I will never forget in 2002 when I first entered Kabul, there was all of these shipping containers lined along the side of the road that had been blown up from the inside and I couldn’t figure out how they were damaged this way, and that’s what it was from. The Taliban, or the other warlords would push their enemies into these shipping containers, throw in a grenade, and that was the end of it.
So when you do a thought experiment about us pulling out of Afghanistan and just accepting defeat now, it’s a pretty miserable place that you end up with. None of the girls would be going to school, the infant mortality rate would go back up, the women would be pushed out of civil service, and so this is the dilemma I struggle with. Where things are going well, but the international community is not doing a very good job, frankly, but if we throw in the towel the alternative is pretty nasty.

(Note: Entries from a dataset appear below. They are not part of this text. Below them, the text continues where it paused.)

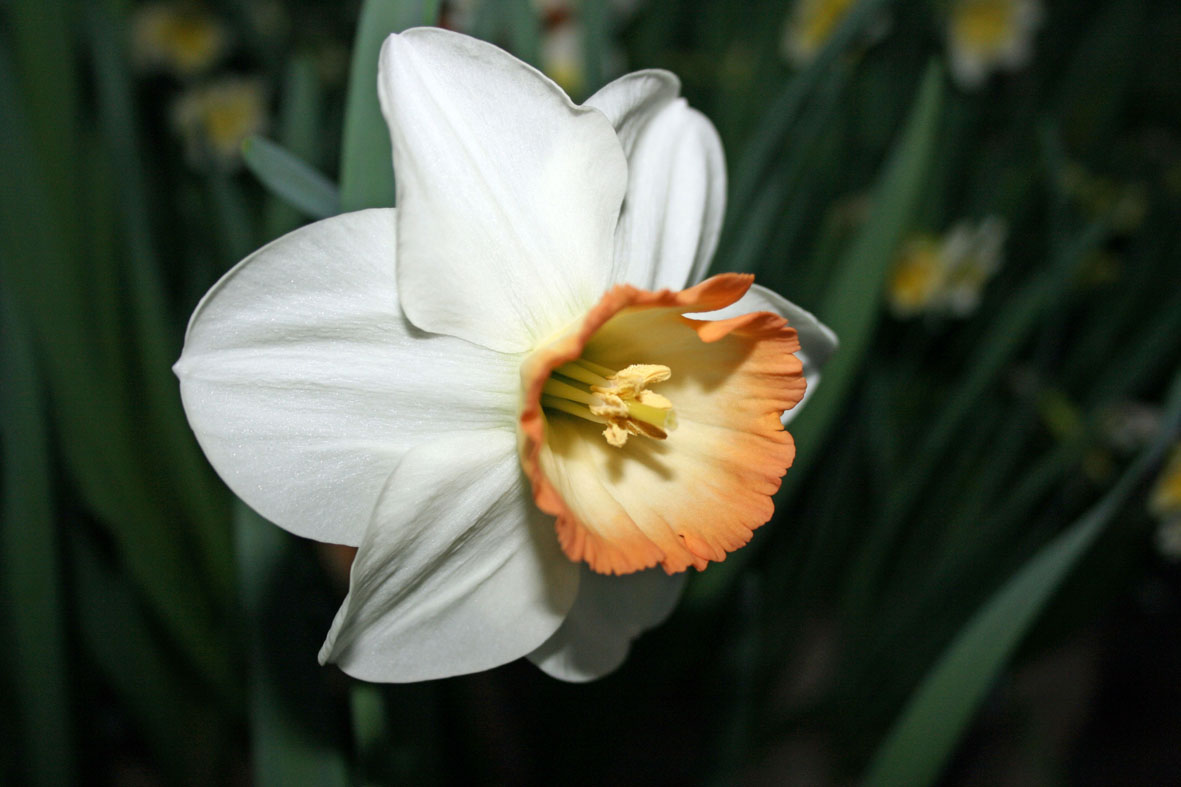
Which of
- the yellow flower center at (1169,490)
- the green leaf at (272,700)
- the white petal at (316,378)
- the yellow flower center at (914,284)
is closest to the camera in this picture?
the white petal at (316,378)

Nick Taylor-Vaisey: So does that mean sticking with Afghanistan until it’s helicopters on the roof of the US embassy?
Scott Gilmore: Yeah, see that’s the struggle. You know, if your neighbour’s house is on fire and there’s kids on the upper floor who are screaming for help, how long do you try saving them even when you know that the house is going to burn down? And I don’t know the answer to that. It’s a decision I’m glad I don’t have to make. But it’s a debate that’s not being had in Canada, unfortunately, because both sides are being disingenuous.
On the side of those who are for keeping us in Afghanistan, one of the things that’s frustrating me is they’ve continually changed the reasons why as we get worse and worse at it. Originally we were in Afghanistan to get rid of Al Qaeda, and then we went into Afghanistan to cut poppies and opium, and then it was for women, and then it was for economic development, and then it was for AfPak. And as each reason becomes less and less likely to succeed, they change the reasons, so they skew the debate.
The other side, those that want us to pull out, they skew the debate as well because they talk about well, you know, we could be doing so much more in Sudan, that’s a usual, you know, the Canadian military should pull out of there and we should go back to being peacekeepers in Sudan. Well there are two problems with that. Canada has almost never been a peacekeeping nation. No one’s asking for Canadian peacekeepers anywhere, and surely they’re not asking for them in Sudan. The Sudanese government would never allow Canadian peacekeepers in Sudan. And the situation with Sudan is just as messy and just as complicated, but we don’t know about it because there are very few people reporting on south Sudan and Darfur.
It’s a very poor debate that we’re having in Canada and it’s a very, very difficult moral dilemma, and I’m glad I’ve got a day job that doesn’t force me to resolve either one of them.